GIVEN PROBLEM: Your task is to give the data again, exactly, with every line intact.

LISTED RECORDS:
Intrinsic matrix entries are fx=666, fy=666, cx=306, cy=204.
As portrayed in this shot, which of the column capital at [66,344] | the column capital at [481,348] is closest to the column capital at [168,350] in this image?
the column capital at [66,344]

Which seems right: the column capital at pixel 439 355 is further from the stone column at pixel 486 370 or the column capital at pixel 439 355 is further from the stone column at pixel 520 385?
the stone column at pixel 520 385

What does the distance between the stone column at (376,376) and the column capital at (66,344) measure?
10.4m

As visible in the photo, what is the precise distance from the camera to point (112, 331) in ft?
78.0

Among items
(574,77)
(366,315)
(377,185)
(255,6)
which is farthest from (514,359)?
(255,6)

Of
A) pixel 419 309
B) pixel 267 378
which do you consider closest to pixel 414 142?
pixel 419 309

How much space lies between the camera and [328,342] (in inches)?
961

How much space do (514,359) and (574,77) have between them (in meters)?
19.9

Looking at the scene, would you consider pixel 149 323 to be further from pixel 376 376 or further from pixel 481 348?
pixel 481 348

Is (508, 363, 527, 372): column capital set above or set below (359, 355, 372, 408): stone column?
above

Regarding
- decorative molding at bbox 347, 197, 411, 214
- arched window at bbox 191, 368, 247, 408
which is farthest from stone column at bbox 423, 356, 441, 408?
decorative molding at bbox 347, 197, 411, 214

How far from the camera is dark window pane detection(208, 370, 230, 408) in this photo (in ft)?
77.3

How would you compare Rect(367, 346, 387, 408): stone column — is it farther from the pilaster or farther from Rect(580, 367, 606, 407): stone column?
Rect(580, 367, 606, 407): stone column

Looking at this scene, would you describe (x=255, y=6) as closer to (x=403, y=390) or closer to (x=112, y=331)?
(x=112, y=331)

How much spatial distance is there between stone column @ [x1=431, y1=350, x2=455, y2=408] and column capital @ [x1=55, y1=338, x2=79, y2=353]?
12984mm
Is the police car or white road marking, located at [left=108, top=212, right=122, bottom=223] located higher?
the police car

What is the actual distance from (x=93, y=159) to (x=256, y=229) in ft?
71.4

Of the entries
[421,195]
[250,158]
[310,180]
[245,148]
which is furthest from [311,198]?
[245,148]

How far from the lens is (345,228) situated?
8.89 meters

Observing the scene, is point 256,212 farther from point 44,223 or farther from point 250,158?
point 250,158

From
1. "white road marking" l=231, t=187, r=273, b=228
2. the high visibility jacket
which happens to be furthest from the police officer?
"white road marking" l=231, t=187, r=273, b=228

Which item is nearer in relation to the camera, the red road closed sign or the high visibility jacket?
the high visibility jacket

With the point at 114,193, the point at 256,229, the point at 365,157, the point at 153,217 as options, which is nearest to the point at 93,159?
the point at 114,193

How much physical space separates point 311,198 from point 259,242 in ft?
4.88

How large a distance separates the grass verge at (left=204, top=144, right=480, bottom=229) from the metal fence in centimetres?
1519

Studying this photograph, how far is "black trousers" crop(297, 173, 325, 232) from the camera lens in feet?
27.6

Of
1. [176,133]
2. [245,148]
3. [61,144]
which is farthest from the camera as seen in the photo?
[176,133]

SOLUTION TO THIS PROBLEM:
Intrinsic matrix entries are fx=666, fy=666, cx=306, cy=204.
As portrayed in this shot, which of the column capital at [66,344] | the column capital at [481,348] is closest to the column capital at [168,350] in this image?
the column capital at [66,344]

Which seems right: the column capital at pixel 439 355 is further from the stone column at pixel 486 370 or the column capital at pixel 439 355 is further from the stone column at pixel 520 385?
the stone column at pixel 520 385

What does the distance between the stone column at (376,376) and the column capital at (66,344) measure?
10.4m

As visible in the photo, what is the precise distance from the camera to point (112, 331) in ft?
78.0

Among items
(574,77)
(366,315)
(377,185)
(255,6)
which is farthest from (514,359)?
(255,6)

Of
A) pixel 419 309
B) pixel 267 378
which do you consider closest to pixel 414 142?
pixel 419 309

How much space lies between the camera and [328,342] (in inches)?
961

How much space do (514,359) and (574,77) have between them (in meters)?
19.9

Looking at the scene, would you consider pixel 149 323 to be further from pixel 376 376 or further from pixel 481 348?
pixel 481 348

Is (508, 363, 527, 372): column capital set above or set below (359, 355, 372, 408): stone column?
above

Regarding
- decorative molding at bbox 347, 197, 411, 214
- arched window at bbox 191, 368, 247, 408
which is farthest from stone column at bbox 423, 356, 441, 408?
decorative molding at bbox 347, 197, 411, 214

How far from the camera is dark window pane detection(208, 370, 230, 408) in this photo (in ft)?
77.3

How would you compare Rect(367, 346, 387, 408): stone column — is it farther from the pilaster or farther from Rect(580, 367, 606, 407): stone column?
Rect(580, 367, 606, 407): stone column

Looking at this scene, would you describe (x=255, y=6) as closer to (x=403, y=390) or closer to (x=112, y=331)?
(x=112, y=331)

How much spatial distance is there between stone column @ [x1=431, y1=350, x2=455, y2=408] and column capital @ [x1=55, y1=338, x2=79, y2=353]?
12984mm
Is the police car or white road marking, located at [left=108, top=212, right=122, bottom=223] located higher?
the police car

What is the actual distance from (x=93, y=159) to (x=256, y=229) in ft?
71.4

Of the entries
[421,195]
[250,158]
[310,180]
[245,148]
which is furthest from [311,198]?
[245,148]

How far from the lens is (345,228) situated?
8.89 meters

Observing the scene, is point 256,212 farther from point 44,223 or farther from point 250,158?
point 250,158

From
1. "white road marking" l=231, t=187, r=273, b=228
2. the high visibility jacket
which happens to be furthest from the police officer?
"white road marking" l=231, t=187, r=273, b=228

Which item is nearer in relation to the camera, the red road closed sign or the high visibility jacket?
the high visibility jacket

With the point at 114,193, the point at 256,229, the point at 365,157, the point at 153,217 as options, which is nearest to the point at 93,159?
the point at 114,193

How much physical space separates point 311,198 from point 259,242 in ft?
4.88

How large a distance separates the grass verge at (left=204, top=144, right=480, bottom=229) from the metal fence in centimetres?
1519

Studying this photograph, how far is "black trousers" crop(297, 173, 325, 232) from the camera lens in feet?
27.6

Of
1. [176,133]
2. [245,148]
3. [61,144]
which is farthest from the camera as seen in the photo?
[176,133]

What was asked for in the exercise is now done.